### Assignment
Please quote exactly the lines below from the line containing "ABD, 716 Milyar Dolarlık LNG Satacak" to the line containing "Bahasa Generasi Keempat", both lines included, and nothing else.

### Data shown
-=-=-
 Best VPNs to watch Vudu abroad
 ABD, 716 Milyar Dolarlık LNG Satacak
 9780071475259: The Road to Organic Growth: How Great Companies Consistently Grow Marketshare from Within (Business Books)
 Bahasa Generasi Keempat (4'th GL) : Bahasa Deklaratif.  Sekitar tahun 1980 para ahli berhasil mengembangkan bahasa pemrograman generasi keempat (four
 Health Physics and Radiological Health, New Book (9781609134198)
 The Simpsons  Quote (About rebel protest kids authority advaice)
-=-=-
### Exercise output
 ABD, 716 Milyar Dolarlık LNG Satacak
 9780071475259: The Road to Organic Growth: How Great Companies Consistently Grow Marketshare from Within (Business Books)
 Bahasa Generasi Keempat (4'th GL) : Bahasa Deklaratif.  Sekitar tahun 1980 para ahli berhasil mengembangkan bahasa pemrograman generasi keempat (four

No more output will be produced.